◆ Exercise
Output, exactly and in full, only the lines from the one containing "Premium Kerastase Nutritive" to the last line of the data. Pictures should not appear.

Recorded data
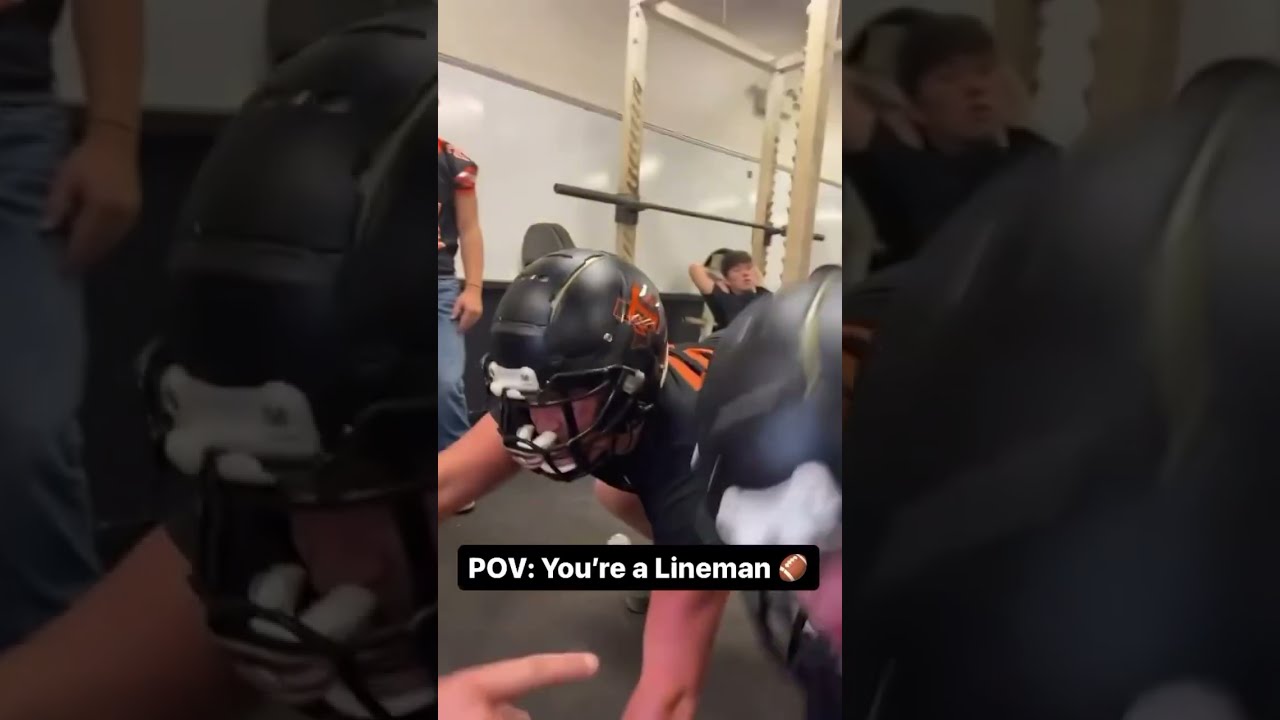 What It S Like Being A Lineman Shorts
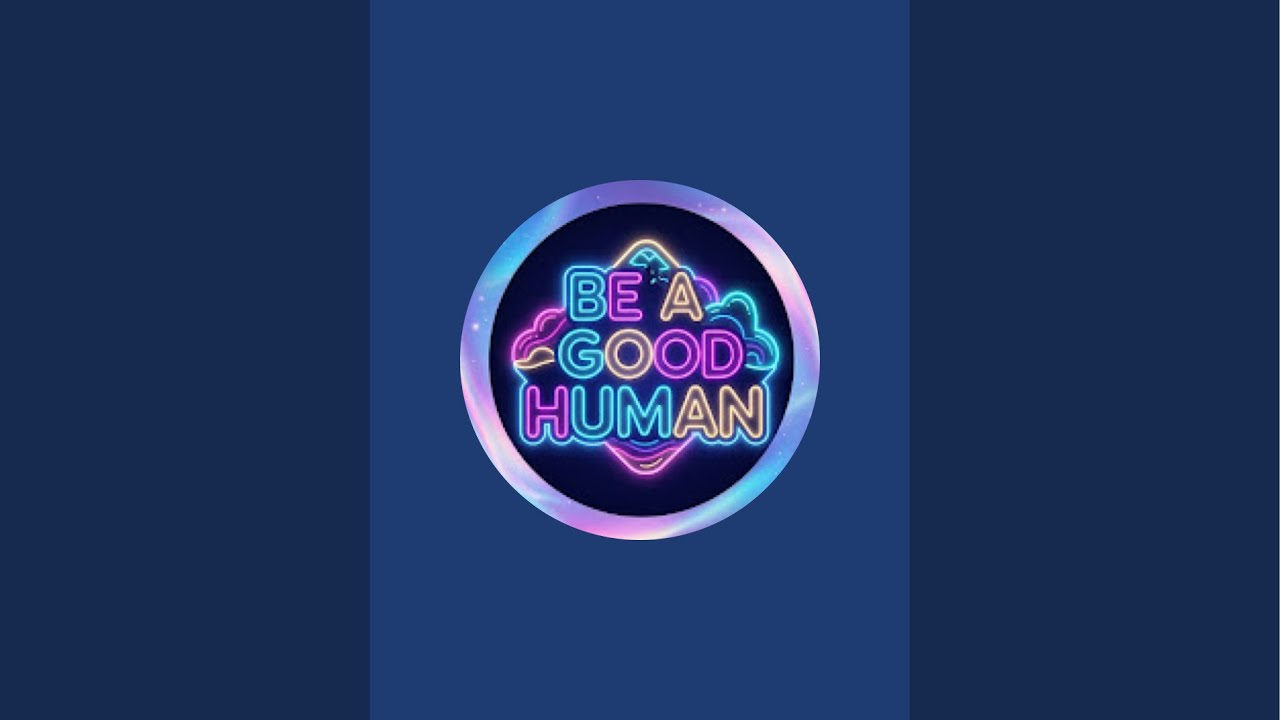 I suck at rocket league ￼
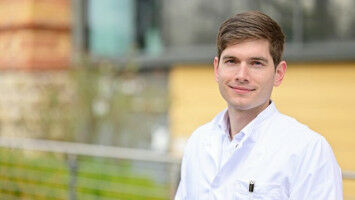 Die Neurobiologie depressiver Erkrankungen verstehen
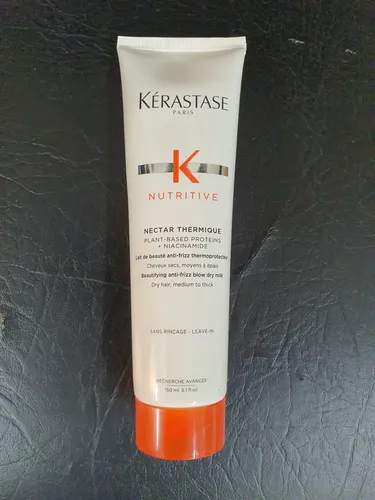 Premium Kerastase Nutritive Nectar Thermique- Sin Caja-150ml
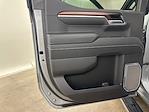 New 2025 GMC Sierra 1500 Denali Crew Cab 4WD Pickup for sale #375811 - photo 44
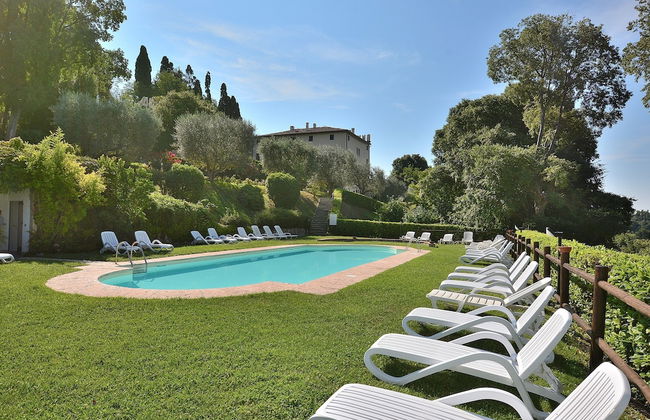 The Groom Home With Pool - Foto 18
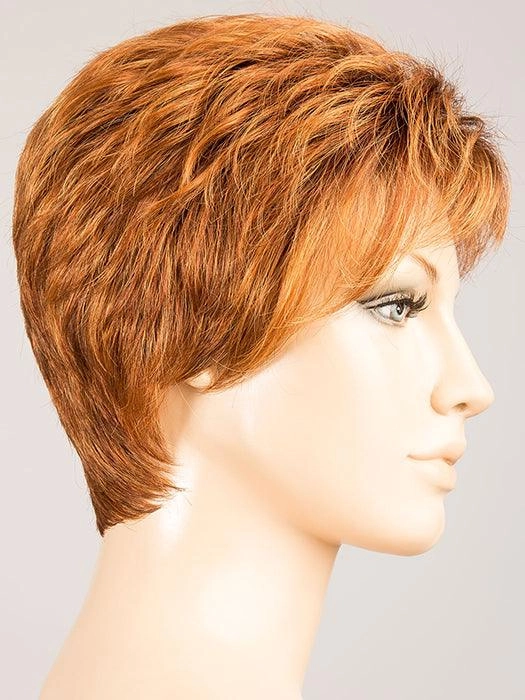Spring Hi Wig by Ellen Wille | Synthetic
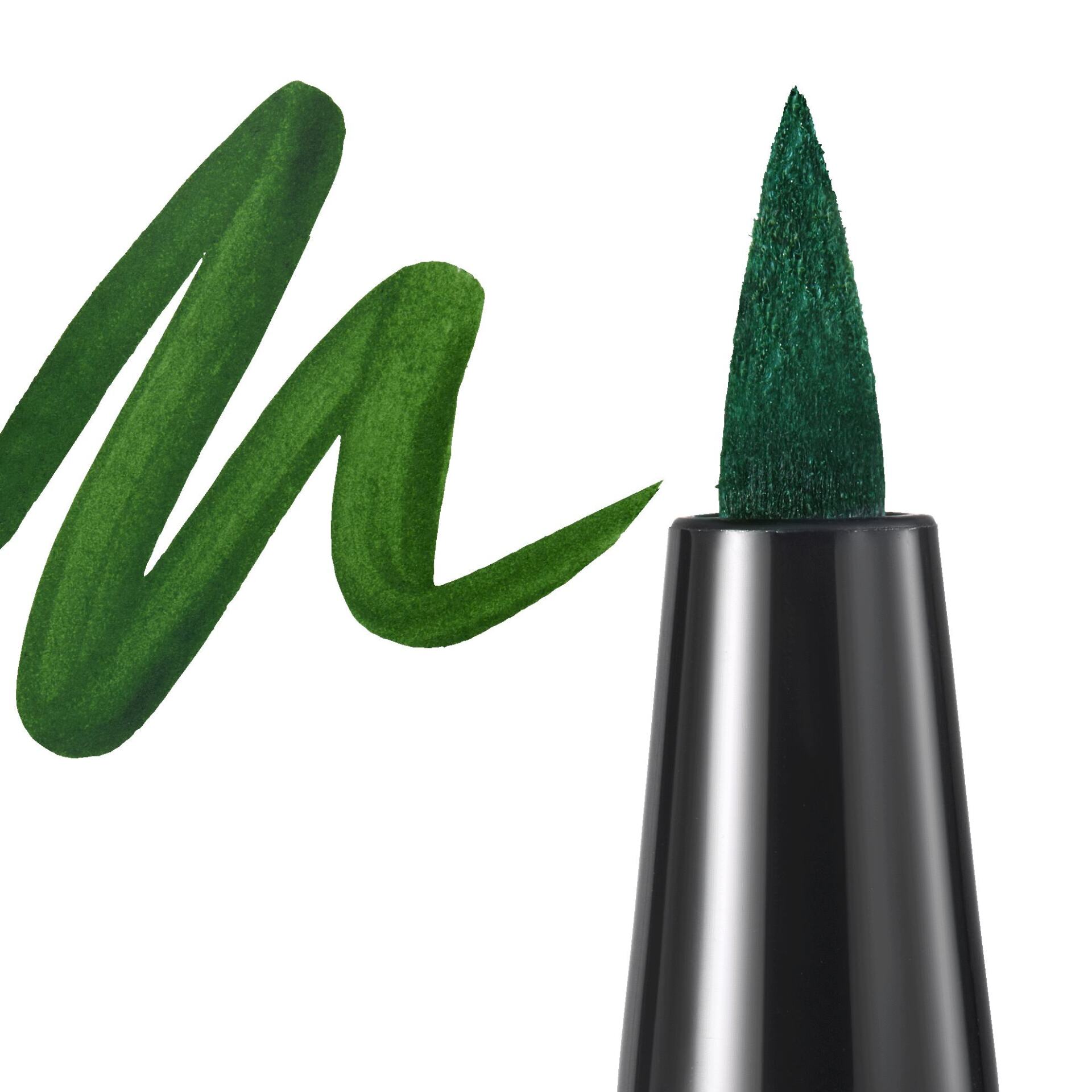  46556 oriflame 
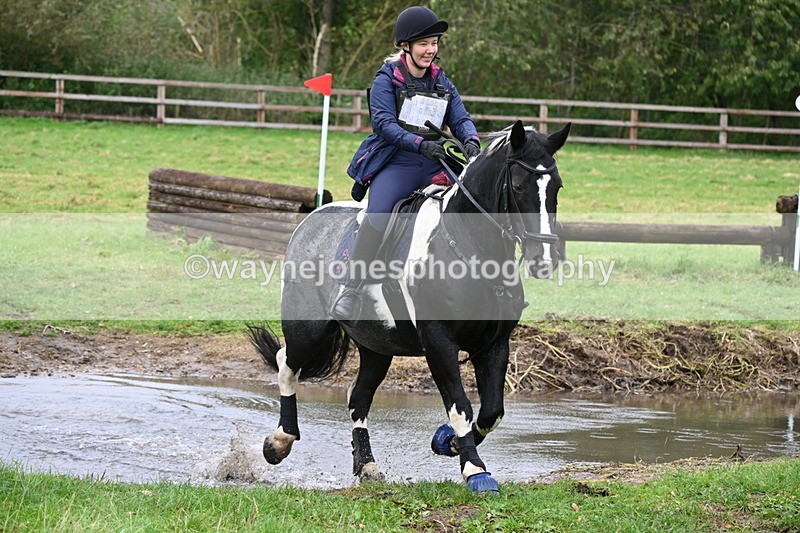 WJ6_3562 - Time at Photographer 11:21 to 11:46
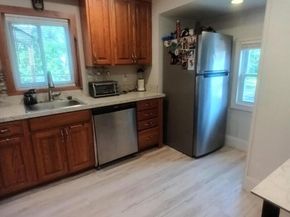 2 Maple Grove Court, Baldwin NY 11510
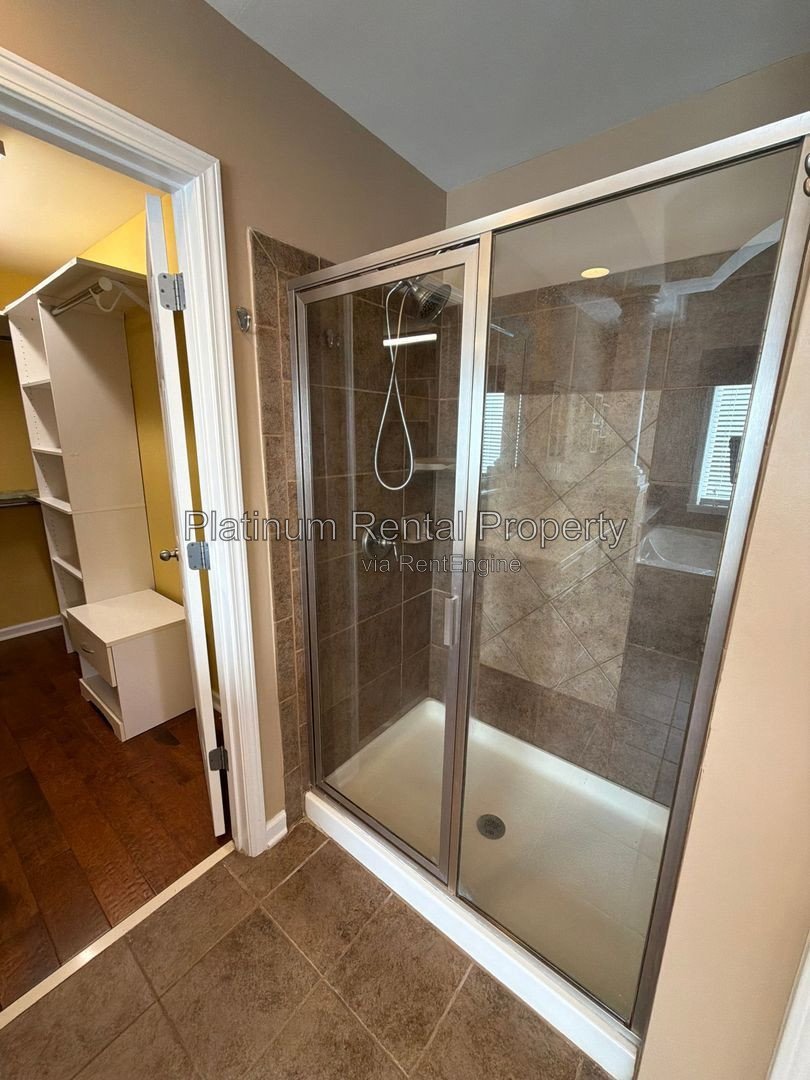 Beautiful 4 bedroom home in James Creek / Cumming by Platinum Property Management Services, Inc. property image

◆ Answer to this task
 Premium Kerastase Nutritive Nectar Thermique- Sin Caja-150ml
 New 2025 GMC Sierra 1500 Denali Crew Cab 4WD Pickup for sale #375811 - photo 44
 The Groom Home With Pool - Foto 18
Spring Hi Wig by Ellen Wille | Synthetic
  46556 oriflame 
 WJ6_3562 - Time at Photographer 11:21 to 11:46
 2 Maple Grove Court, Baldwin NY 11510
 Beautiful 4 bedroom home in James Creek / Cumming by Platinum Property Management Services, Inc. property image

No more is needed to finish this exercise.